Youssef Saheb Ettabaa (يوسف صاحب الطابع; born c. 1765, died 23 January 1815), was a Tunisian politician and a mameluk of Moldavian origin. He became a prime minister of the Beylik of Tunis.

==Early career==
He was enslaved as a boy and manumitted in Istanbul in 1777 when he was thirteen by Baccar Djellouli, a rich Sfaxi shipowner, trader and qaid. He lived for several years in Sfax with the Djellouli family, while getting used to local customs and the Tunisian language. In 1781 he was offered to the Bey's heir Hammouda Pasha, then aged 18. Minister :fr:Hammouda Ben Abdelaziz was responsible for his instruction.

==Rise to power==
Having become an influential personality and being very able, Youssef obtained the post of Keeper of the Seals from Hammouda Pasha on his accession, that is to say he was appointed saheb ettabaâ, from 1782, replacing Moustapha Khodja, who remained the bey's main minister. He soon established himself as the main director of Beylical politics as well as the regency's most important merchant.

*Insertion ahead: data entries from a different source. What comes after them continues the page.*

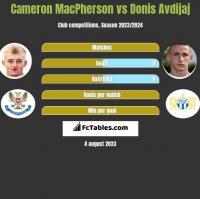 Cameron MacPherson vs Donis Avdijaj h2h player stats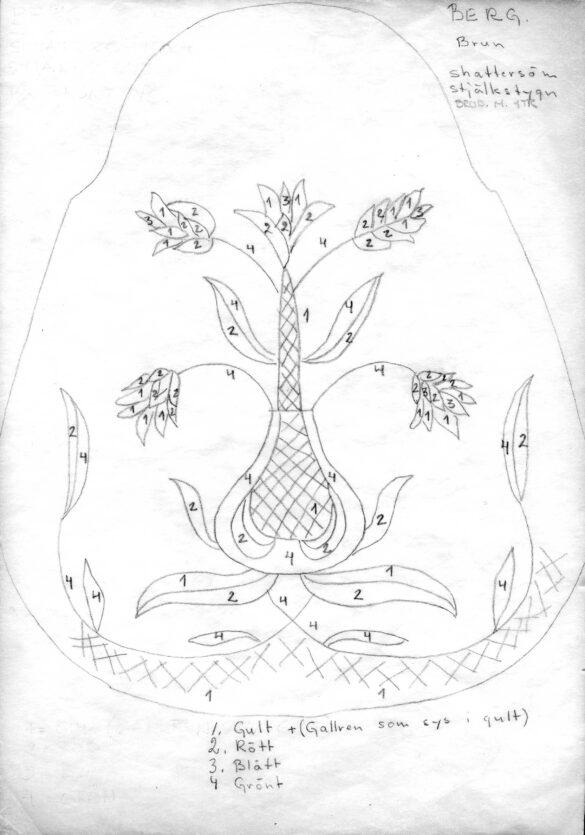 Bergs sockendräkt mönster kjolväska.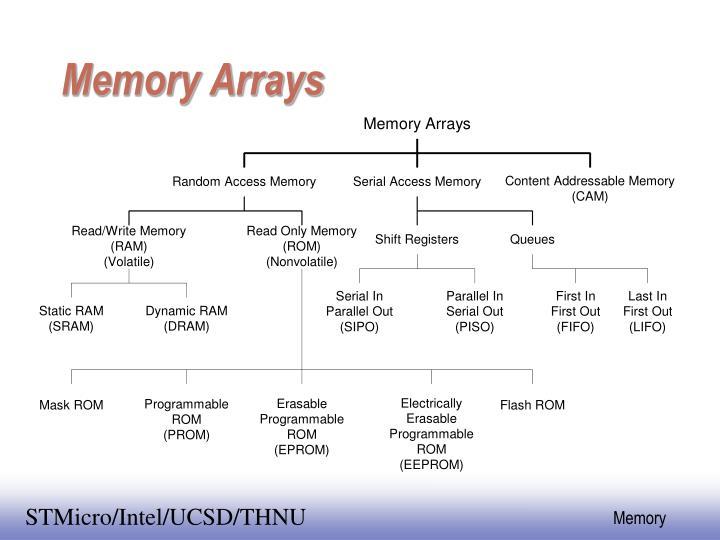 Memory Arrays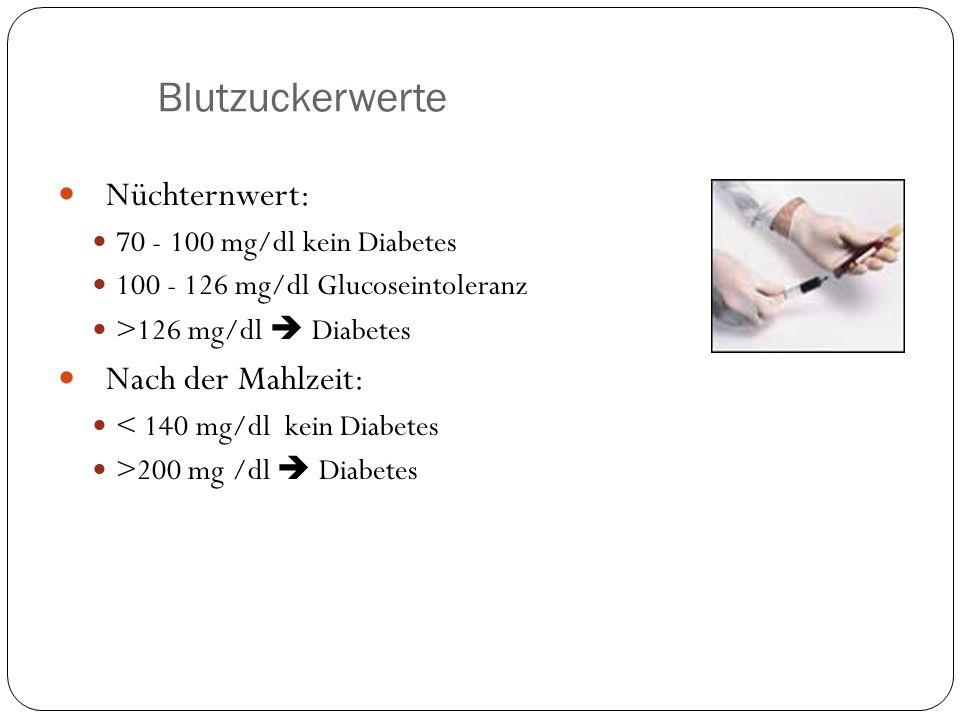 Blutzuckerwerte Nüchternwert: 70 - 100 mg/dl kein Diabetes 100 - 126 mg/dl Glucoseintoleranz >126 mg/dl Diabetes Nach der Mahlzeit: < 140 mg/dl kein D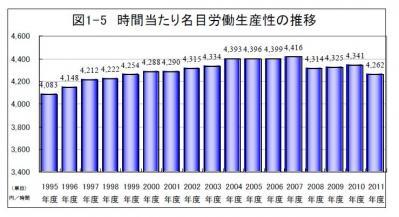 2011時間当たり労働生産性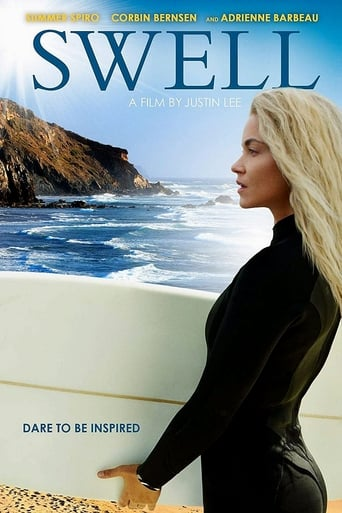 Poster of Swell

Between 1783 and 1815, a large part of the Tunisian economy was in the hands of Saheb Ettabaâ. He took charge of tax receipts, and placed loyal qaids throughout the country. On the diplomatic front, Youssef Saheb Ettabaâ brought Hammouda Bey closer to the Ottoman dynasty. In 1795 he took control of all commercial imports and exports of all commercial activity; he also supervised the artisanal trade, in particular the manufacture of chechias, and intensified the arms race in the Mediterranean Sea during the years of Franco–British rivalry.

==Prime minister==
Saheb Ettabaâ became principal minister in 1800 after the death of Moustapha Khodja. Osman Bey appointed him khaznadar (treasurer, Minister of Finance) when he took the throne. Too powerful, he was assassinated after the death of his protector Hammouda Pasha, at the instigation of princes Hussein and Moustapha, manipulated by Mohamed Larbi Zarrouk Khaznadar, their maternal uncle. The attack took place on September 15, 1814, in front of the entrance to the Bardo palace seraglio; he died of his injuries on 23 January 1815.

==Legacy==
Saheb Ettabaâ was responsible for the building of the Saheb Ettabaâ Palace, the Madrasa Saheb Ettabaâ and the Saheb Ettabaâ Mosque in Halfaouine.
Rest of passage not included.